Pull out each line of the records holding the string "California".
- Opening Delimiter -
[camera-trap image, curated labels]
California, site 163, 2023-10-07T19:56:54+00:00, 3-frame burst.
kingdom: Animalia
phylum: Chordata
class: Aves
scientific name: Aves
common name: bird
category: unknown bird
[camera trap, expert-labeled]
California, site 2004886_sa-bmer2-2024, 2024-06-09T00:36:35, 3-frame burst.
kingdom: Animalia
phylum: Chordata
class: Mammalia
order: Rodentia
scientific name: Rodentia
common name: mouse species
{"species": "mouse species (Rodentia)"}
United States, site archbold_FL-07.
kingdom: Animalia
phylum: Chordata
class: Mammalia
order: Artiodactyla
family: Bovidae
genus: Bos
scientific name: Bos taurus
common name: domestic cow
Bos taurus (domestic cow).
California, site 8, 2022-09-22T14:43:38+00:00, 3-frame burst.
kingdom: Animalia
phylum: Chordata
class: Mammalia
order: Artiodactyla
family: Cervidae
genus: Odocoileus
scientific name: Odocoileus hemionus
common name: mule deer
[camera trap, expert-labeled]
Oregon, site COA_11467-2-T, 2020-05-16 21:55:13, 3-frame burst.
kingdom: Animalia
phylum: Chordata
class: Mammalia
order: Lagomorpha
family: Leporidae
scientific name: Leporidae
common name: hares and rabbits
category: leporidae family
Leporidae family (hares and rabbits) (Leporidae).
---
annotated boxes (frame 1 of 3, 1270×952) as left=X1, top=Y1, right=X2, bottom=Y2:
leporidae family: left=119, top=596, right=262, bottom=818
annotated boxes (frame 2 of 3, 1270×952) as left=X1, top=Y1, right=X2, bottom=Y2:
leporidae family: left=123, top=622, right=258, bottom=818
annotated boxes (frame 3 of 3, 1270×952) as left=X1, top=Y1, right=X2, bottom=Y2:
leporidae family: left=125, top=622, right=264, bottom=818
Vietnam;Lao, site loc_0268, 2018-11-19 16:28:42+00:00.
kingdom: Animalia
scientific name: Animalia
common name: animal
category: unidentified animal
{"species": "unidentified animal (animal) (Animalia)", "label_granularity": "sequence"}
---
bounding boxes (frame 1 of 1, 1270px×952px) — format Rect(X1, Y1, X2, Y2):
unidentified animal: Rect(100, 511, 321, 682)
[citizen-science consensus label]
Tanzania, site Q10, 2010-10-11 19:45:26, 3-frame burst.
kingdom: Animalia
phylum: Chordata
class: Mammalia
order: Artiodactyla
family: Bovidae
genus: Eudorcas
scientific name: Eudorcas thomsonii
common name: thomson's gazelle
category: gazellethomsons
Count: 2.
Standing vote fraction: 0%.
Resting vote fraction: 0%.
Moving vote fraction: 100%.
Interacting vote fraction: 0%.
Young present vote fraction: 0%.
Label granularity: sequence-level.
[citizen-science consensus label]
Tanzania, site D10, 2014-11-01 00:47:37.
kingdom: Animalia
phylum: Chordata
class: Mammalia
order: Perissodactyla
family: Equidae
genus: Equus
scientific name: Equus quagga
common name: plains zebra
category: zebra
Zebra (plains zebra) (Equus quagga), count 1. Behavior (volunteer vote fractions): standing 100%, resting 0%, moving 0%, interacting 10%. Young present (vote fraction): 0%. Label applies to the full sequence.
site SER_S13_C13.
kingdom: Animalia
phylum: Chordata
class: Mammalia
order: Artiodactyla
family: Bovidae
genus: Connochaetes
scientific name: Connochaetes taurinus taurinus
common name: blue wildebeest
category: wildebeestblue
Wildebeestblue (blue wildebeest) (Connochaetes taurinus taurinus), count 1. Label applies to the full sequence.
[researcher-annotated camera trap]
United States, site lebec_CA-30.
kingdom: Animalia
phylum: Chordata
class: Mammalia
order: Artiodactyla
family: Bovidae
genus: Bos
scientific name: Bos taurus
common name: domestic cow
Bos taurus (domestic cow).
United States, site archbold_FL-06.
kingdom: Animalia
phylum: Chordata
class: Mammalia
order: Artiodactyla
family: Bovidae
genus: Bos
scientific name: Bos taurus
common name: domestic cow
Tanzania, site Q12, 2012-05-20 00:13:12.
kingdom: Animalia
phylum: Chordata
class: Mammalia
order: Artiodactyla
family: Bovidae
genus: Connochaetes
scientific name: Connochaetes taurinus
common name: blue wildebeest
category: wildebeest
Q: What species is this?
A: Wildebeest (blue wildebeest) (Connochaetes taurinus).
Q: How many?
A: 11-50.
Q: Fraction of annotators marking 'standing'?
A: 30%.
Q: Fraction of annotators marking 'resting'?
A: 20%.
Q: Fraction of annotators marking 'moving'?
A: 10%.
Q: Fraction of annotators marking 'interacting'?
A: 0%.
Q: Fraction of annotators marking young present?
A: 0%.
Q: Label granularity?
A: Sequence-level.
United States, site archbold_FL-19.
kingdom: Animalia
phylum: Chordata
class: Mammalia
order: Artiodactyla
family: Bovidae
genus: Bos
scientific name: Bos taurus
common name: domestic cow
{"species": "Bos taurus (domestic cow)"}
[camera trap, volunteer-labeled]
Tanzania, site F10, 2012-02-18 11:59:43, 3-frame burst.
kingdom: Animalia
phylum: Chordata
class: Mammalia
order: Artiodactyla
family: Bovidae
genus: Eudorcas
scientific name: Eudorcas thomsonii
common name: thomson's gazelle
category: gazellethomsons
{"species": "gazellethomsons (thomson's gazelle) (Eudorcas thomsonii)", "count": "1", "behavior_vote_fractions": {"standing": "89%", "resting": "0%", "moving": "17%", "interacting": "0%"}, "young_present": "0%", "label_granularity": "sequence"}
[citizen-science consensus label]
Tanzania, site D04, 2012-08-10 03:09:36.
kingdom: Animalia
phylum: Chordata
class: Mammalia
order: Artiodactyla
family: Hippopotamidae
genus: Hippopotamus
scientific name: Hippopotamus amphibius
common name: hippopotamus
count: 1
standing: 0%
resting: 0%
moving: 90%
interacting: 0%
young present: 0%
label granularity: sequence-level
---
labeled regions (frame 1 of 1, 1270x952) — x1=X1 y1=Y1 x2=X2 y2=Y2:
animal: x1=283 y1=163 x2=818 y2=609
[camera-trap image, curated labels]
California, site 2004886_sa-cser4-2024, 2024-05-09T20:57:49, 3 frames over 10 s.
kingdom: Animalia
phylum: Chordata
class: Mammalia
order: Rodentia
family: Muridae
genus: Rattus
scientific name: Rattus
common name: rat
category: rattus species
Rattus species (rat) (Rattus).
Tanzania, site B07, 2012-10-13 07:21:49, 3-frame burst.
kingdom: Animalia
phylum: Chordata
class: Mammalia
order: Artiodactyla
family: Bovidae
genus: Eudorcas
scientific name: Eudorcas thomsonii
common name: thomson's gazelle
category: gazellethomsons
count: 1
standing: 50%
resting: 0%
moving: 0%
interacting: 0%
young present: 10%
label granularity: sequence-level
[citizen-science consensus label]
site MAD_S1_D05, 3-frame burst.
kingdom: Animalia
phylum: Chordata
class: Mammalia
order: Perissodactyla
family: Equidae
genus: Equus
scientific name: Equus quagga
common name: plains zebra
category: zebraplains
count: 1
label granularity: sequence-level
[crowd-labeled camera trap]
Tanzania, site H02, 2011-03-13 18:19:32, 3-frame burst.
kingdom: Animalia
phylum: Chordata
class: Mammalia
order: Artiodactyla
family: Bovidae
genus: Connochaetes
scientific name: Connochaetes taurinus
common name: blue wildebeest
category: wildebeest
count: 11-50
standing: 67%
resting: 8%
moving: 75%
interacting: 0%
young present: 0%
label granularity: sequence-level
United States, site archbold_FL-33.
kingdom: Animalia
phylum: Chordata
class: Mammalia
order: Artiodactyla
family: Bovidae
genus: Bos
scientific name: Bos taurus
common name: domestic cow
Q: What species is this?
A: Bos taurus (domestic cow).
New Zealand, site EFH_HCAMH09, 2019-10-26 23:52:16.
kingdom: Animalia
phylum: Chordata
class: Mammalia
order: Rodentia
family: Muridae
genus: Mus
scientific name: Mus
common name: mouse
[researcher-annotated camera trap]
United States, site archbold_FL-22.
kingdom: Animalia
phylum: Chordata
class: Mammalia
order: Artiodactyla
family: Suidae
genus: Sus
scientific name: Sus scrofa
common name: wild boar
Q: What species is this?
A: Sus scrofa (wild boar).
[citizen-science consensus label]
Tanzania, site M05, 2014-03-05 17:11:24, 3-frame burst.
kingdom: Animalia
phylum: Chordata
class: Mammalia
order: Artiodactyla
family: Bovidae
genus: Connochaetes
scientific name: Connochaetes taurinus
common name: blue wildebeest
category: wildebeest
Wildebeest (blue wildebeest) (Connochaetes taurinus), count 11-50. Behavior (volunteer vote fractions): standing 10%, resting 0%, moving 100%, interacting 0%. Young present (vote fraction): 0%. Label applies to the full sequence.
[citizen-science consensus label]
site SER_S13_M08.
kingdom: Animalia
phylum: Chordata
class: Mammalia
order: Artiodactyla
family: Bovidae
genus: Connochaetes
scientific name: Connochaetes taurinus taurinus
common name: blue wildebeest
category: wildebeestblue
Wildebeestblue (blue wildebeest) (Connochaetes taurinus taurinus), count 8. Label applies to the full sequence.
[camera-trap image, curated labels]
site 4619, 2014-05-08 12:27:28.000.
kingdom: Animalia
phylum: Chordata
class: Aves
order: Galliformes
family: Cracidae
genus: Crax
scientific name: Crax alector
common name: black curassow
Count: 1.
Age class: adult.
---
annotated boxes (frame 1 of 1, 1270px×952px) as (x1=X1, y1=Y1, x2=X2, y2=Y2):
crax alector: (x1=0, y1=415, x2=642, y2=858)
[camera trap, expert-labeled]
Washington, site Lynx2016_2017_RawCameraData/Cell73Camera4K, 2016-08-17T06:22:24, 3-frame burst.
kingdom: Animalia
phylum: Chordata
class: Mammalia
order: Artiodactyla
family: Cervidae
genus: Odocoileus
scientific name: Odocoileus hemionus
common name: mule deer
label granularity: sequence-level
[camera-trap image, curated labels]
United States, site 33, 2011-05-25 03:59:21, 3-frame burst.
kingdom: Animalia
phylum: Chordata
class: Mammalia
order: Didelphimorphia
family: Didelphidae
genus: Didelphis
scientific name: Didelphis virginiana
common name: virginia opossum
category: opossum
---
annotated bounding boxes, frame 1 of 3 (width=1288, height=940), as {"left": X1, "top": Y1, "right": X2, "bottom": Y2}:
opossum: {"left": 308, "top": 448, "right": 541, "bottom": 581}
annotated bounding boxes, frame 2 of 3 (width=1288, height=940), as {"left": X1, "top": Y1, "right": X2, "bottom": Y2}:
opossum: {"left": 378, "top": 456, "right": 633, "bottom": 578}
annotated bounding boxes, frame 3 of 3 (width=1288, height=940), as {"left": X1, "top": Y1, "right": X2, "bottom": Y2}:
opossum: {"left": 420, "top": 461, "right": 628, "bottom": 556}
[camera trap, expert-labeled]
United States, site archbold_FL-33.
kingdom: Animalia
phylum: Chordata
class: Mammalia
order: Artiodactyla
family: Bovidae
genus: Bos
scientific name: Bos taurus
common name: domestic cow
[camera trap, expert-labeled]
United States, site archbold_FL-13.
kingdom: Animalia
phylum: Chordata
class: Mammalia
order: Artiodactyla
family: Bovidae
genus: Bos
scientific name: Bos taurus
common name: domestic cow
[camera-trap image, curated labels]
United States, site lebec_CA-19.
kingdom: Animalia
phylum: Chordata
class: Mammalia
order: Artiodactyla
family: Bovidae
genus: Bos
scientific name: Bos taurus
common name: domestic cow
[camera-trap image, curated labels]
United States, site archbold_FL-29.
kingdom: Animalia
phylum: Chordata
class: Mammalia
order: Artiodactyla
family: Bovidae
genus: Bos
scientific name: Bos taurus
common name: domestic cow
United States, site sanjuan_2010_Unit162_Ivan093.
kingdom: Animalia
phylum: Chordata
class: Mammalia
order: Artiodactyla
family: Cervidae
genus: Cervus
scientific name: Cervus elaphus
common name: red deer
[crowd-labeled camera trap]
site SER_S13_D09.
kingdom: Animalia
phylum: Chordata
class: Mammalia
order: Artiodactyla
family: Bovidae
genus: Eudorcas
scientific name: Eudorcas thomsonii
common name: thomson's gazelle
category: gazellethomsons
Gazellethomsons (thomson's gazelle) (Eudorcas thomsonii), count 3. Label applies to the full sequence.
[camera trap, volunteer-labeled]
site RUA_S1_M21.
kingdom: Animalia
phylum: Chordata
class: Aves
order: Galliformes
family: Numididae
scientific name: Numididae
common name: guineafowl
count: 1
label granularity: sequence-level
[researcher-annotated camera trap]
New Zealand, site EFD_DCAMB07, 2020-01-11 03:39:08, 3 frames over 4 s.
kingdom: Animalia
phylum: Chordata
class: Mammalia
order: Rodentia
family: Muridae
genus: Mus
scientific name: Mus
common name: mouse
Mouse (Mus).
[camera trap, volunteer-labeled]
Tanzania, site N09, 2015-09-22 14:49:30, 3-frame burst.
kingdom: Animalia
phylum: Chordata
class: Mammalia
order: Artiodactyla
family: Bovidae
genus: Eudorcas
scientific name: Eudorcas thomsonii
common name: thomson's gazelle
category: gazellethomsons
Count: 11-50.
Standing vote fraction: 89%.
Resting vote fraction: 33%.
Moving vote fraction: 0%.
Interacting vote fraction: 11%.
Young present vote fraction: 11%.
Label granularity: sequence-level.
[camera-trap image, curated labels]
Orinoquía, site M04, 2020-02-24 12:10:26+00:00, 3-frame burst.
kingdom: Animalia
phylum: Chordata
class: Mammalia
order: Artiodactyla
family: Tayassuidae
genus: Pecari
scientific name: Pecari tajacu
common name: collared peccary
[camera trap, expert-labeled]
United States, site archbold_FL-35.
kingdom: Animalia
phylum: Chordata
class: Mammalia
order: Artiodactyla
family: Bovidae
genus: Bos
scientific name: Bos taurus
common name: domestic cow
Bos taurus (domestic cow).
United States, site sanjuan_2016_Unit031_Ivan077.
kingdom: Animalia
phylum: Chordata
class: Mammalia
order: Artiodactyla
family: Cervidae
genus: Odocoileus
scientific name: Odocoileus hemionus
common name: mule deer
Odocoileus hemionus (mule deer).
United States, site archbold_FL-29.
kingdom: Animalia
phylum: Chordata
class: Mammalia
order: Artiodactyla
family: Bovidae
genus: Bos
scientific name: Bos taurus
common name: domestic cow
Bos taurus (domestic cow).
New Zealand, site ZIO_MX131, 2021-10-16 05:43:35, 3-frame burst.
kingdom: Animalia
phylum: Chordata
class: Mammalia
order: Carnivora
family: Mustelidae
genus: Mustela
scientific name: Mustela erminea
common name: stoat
- Closing Delimiter -
Response to this exercise =
California, site 163, 2023-10-07T19:56:54+00:00, 3-frame burst.
California, site 2004886_sa-bmer2-2024, 2024-06-09T00:36:35, 3-frame burst.
California, site 8, 2022-09-22T14:43:38+00:00, 3-frame burst.
California, site 2004886_sa-cser4-2024, 2024-05-09T20:57:49, 3 frames over 10 s.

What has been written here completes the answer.